The first one was a decent recovery, it headed toward the target. The second shot was yanked worse than my drive. I followed its path as it curved toward the bottom of what we call Death Valley to disappear into the brush. I marked the spot I’d last seen it, so I could help my friend find his disc. And, I noted that I needed to guard against doing the same thing. It’s easy to make that very mistake throwing from an awkward position on a slope.
Alas, when I released my disc it followed the identical path as the last shot I’d just witnessed. Knowing it would cost me at least a couple of strokes, I watched it disappear into the same brush near the bottom of the gully. A bad first shot had spawned a worse second shot. My first reaction was to figure I had watched the other guy’s errant shot so intently that I’d inadvertently copied it.
As I climbed up the slope to the fairway level, my next reaction was one of surprise at seeing a disc fly by. Rarely, but sometimes, players throw second shots (that don’t count), when they are particularly disappointed with a bad shot. Just to get it out of their system, maybe. It’s a practice that is frowned upon by some in the group.
But when I asked who threw that second shot, I was told no one threw one. Since I’d seen three discs fly by and therr were only two guys behind me, their story seemed weak. Frustrated, I explained what I’d seen. Still, everyone in the group agreed the second of the three shots I’d described didn’t happen.
As I trudged down the slope again to where I had seen my disc disappear, I grumbled. Of course I expected to find two discs in roughly the same area. Mine, I found right away. But I couldn’t find that other one. Eventually, at the urging of my friends I gave up the search.
It took me a few days to finally accept they weren‘t playing a trick on me. It was true — only I had seen two discs fly that identical path to the bottom of Death Valley.
Colleen “Gracie” Dee became a GRFGA regular in 1987; she eventually won three women’s disc golf state championships in Fredericksburg.

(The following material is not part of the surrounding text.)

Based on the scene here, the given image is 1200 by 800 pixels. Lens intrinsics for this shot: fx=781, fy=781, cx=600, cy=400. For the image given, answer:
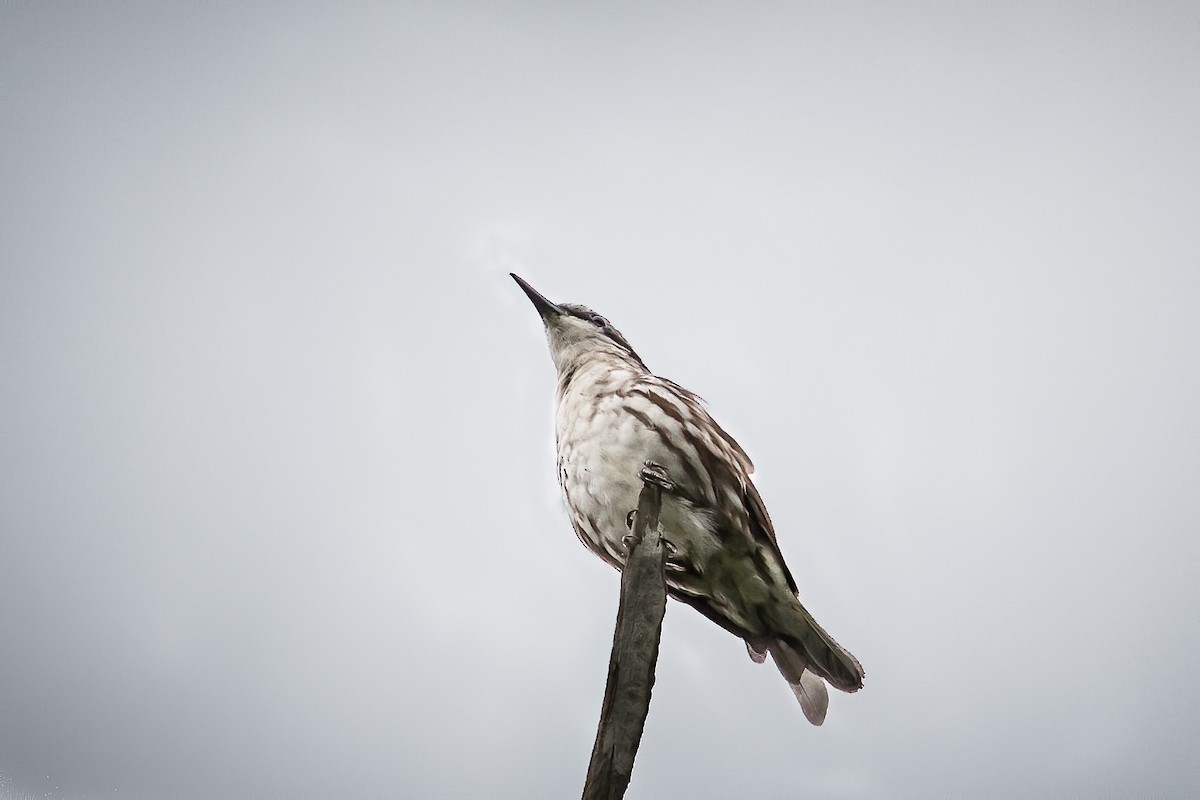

One Friday afternoon at Maymont, Dee’s tee-shot on the ninth hole struck a hornet nest in an overhanging Magnolia limb. The hornets swarmed. Curiously, Dee’s disc remained lodged in the side of the nest. It stayed there the rest of the summer.
Each Friday, as we played the ninth, naturally I suggested to Gracie the hornets could probably smell her scent on the disc and just might come after her. But the hornets modified the nest to use the plastic intrusion like an aircraft carrier’s deck. So, they apparently liked it and didn‘t sting Gracie once.
With cool weather the hornets abandoned their fancy pad. Glen Todd, the designer/course manager of the Bryan Park course, eventually sawed off the limb to give Colleen a unique souvenir of the game.